Science Gateways and Cyberinfrastructure: Innovations, Operations, and Opportunities | A Panel Discussion

Abstract: Scientific cyberinfrastructure uses scalable distributed systems, cloud computing, and Web technology approaches to connect and combine heterogeneous scientific software, data, and research computing resources into federated systems. The goals of these systems are to better enable scientists to conduct large-scale research and educators to bring state-of-the-art research systems into the classroom. Cyberinfrastructure systems, particularly science gateways, which focus on mapping the scientific research process to the federated resources, are also areas of research in their own right.

In this talk, we provide a technical survey our team’s efforts in researching, developing, operating, and continuously innovating open-source science gateway cyberinfrastructure software and point toward new opportunities. Key research areas include developing pervasive middleware for seamlessly integrating scientists’ local resources for computing and data with remote cloud and high-end supercomputing systems; designing and implementing flexibly managed, high-performance data transfer; creating “data lakes” that enable diverse, distributed data sets to be integrated seamlessly into research platforms; developing user interfaces and environments that are both flexible and usable; and developing end-to-end security approaches for managing users, groups, and access permissions across federated resources.

We discuss the integration of the above research areas into Apache Airavata, a comprehensive software system for science gateways that we illustrate with examples from collaborations with partners from chemistry, biophysics, digital humanities, and other research areas.

We review the “virtuous cycle” benefits of complementing systems research with open source engineering and “developer-operator” operations practices. We conclude with a discussion of new directions for science gateway research that can more comprehensively support scientists’ entire research processes by more seamlessly integrating all resources needed for research.

Marlon Pierce is the director of the Cyberinfrastructure Integration Research Center at Indiana University (CIRC), which develops and operates the open-source Apache Airavata software system for science gateways. Pierce’s research interests are in the application of distributed systems concepts, open source engineering practices, and science user-centered design to develop cyberinfrastructure to support scientific research. Pierce received his Ph.D. in computational condensed matter physics from Florida State University in 1999.

Suresh Marru is the Principal Investigator of the NSF-funded Cybershuttle project and Deputy Director and Chief Architect of the Cyberinfrastructure Integration Research Center at Indiana University. His background is in computational science, and he has worked extensively with Atmospheric Science and Geoscience projects, helping design and develop service-oriented architectures to orchestrate data processing and large-scale simulations. He is an elected member of the Apache Software Foundation and is the foundation’s vice-president for the Apache Airavata project.

Sudhakar Pamidighantam is a senior scientist at the Cyberinfrastructure Integration Research Center at Indiana University (CIRC). He has a Ph.D. in computational physical organic chemistry and experience in protein sequence, structure, and function; protein-small molecule interaction modeling; and deployed cyberinfrastructure for the chemistry, materials, and computational biology communities. His research involves ab initio and molecular dynamics modeling, reaction mechanism, and cyberinfrastructure for complex workflows. He works collaboratively with teams to design and deploy cyberinfrastructure solutions for diverse communities. He has been an affiliate of the IEEE and a member of the American Chemical Society since 1990.

RECORD EXTRACTS:
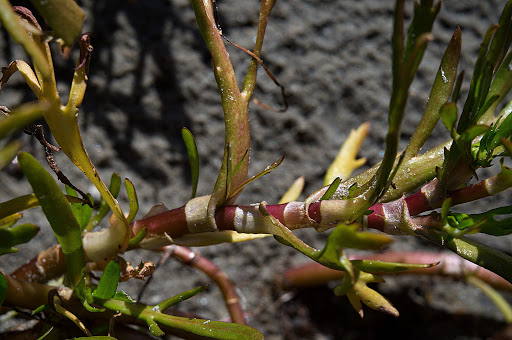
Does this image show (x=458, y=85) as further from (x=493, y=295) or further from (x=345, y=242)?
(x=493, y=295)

---

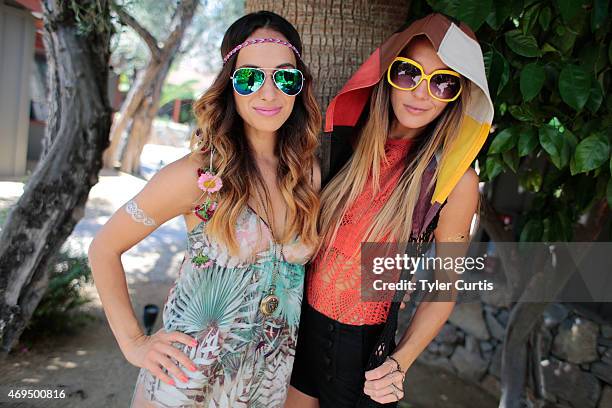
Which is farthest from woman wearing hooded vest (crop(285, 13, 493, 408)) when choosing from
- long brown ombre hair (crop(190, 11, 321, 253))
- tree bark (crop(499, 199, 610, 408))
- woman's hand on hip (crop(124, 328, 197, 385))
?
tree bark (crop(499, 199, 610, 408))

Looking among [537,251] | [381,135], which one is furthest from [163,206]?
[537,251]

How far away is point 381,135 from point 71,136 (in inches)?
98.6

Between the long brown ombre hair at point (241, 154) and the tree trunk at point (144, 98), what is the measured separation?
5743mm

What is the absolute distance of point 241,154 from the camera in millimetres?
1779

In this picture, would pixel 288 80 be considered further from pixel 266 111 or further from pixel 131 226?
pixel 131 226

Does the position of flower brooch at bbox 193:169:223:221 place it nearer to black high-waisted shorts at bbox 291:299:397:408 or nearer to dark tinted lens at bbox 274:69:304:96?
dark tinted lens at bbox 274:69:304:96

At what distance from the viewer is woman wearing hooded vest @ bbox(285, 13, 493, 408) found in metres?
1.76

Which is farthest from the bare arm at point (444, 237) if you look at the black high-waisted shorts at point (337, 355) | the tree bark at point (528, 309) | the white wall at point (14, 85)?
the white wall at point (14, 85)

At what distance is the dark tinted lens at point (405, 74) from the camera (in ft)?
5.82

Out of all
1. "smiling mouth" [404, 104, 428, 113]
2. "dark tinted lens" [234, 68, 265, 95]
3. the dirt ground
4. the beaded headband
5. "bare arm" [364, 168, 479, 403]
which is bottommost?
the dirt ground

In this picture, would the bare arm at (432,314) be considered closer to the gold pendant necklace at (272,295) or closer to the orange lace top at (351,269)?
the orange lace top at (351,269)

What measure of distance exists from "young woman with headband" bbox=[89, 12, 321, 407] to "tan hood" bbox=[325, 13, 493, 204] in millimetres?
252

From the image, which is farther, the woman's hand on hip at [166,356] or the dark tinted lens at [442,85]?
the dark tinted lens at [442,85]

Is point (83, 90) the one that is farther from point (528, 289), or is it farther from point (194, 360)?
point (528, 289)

USING THE INFORMATION:
1. From the science gateways panel description, reproduce verbatim the part that opens with the words containing "We discuss the" and closes with "needed for research.".
2. According to the science gateways panel description, which university awarded Marlon Pierce his Ph.D., and in what year?

RESULTS BY TASK:
1.
We discuss the integration of the above research areas into Apache Airavata, a comprehensive software system for science gateways that we illustrate with examples from collaborations with partners from chemistry, biophysics, digital humanities, and other research areas.

We review the “virtuous cycle” benefits of complementing systems research with open source engineering and “developer-operator” operations practices. We conclude with a discussion of new directions for science gateway research that can more comprehensively support scientists’ entire research processes by more seamlessly integrating all resources needed for research.

2. Florida State University, in 1999.